Roger L. Thomas – 4/6/05


This page was last updated on April 9, 2005.


Stop the bankruptcy bill; Roger L. Thomas; Beaver County Times; April 6, 2005.

Below is a detailed critique of the subject letter.


“The proposed new bankruptcy bill assumes that people go bankrupt because they squander their credit cards.  This is simply not true.

“The Warren Study details that half of the personal bankruptcies are medical bankruptcies.  These reflect the broken medical care system.  People who are diagnosed with major medical problems find that their policies only cover part of the treatment, and none of the consequential losses.  You have all fallen victim to this, whether or not you’ve experienced personal bankruptcy.

“Once there has been a major illness, the patient is faced with about 20 percent of the medical bill, plus the deductibles and exclusions.  Only part of the medication is paid.

“The patient is also unemployed during his care, and possibly for the rest of his life.  Usually, some family member is then called upon to attend to the person.  They also lose income and employment.  This is the major consequential loss.

“To provide medication and meet ordinary living costs, the family drains its savings and begins incurring credit debt.  There is limited income, so they can’t pay the credit cards.  When credit cards are not paid, the rates and charges increase to as much as 30 percent compound interest.

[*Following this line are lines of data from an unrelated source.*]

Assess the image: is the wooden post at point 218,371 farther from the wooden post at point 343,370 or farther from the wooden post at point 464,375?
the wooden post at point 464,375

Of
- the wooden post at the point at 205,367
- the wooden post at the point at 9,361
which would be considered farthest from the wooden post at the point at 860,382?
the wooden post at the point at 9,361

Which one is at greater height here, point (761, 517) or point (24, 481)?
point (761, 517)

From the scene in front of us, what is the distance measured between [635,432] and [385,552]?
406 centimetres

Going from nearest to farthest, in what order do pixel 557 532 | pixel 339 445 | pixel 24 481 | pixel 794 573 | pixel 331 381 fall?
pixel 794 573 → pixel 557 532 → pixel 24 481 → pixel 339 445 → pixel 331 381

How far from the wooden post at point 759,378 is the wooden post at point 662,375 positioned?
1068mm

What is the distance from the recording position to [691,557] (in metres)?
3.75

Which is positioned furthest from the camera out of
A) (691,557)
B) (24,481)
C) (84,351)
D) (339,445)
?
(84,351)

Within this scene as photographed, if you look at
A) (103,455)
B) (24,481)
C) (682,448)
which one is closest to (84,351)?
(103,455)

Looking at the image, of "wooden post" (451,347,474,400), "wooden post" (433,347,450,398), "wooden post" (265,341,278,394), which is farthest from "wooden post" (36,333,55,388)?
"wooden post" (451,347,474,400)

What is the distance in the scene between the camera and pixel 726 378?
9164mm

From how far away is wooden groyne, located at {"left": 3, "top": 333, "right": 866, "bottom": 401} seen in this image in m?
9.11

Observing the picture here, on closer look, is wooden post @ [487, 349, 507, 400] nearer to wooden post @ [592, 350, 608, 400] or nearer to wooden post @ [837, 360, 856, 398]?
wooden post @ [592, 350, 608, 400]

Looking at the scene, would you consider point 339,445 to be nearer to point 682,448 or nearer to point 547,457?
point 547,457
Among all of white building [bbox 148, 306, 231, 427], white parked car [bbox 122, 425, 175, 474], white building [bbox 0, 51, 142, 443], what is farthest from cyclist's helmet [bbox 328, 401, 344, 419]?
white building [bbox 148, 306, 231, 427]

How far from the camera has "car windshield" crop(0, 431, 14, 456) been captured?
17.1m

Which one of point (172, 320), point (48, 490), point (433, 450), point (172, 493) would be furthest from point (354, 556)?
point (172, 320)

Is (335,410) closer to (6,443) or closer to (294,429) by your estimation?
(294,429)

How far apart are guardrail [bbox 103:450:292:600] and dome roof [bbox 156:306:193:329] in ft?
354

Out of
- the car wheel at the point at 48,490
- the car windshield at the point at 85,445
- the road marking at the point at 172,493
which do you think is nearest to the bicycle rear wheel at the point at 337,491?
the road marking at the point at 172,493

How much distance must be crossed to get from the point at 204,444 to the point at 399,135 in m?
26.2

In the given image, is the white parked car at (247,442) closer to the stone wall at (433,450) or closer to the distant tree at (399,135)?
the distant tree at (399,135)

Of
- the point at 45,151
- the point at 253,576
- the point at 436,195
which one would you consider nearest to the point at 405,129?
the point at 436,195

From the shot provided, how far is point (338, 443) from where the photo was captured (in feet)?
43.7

“Banks are reluctant to make equity loans when there is little revenue, so the loans tend to come from predatory lenders.  It’s called the ‘black hole.’

“My point is that the new federal bankruptcy law is designed to protect vendors from credit card abuse.  That is not what is happening.  We need to stop this bill before even more people lose their bankruptcy safety net and end up charged with bills they thought had been discharged.

“Write to your senators and tell them you object to usury.  People do not ask for huge medical bills.”

[RWC] Mr. Thomas writes a nice story, but how is it relevant?  Regardless of how a person gets to bankruptcy, he should not be allowed to transfer his debt to someone else.  Remember, bankruptcy doesn’t eliminate debt; it only transfers the debt to other people.  We pay for transferred bankruptcy debt in the price of nearly every product and service we buy.

Mr. Thomas’ story works against his cause.  According to his story, the folks he describes take on debt they know they cannot pay back.  I was taught that was stealing.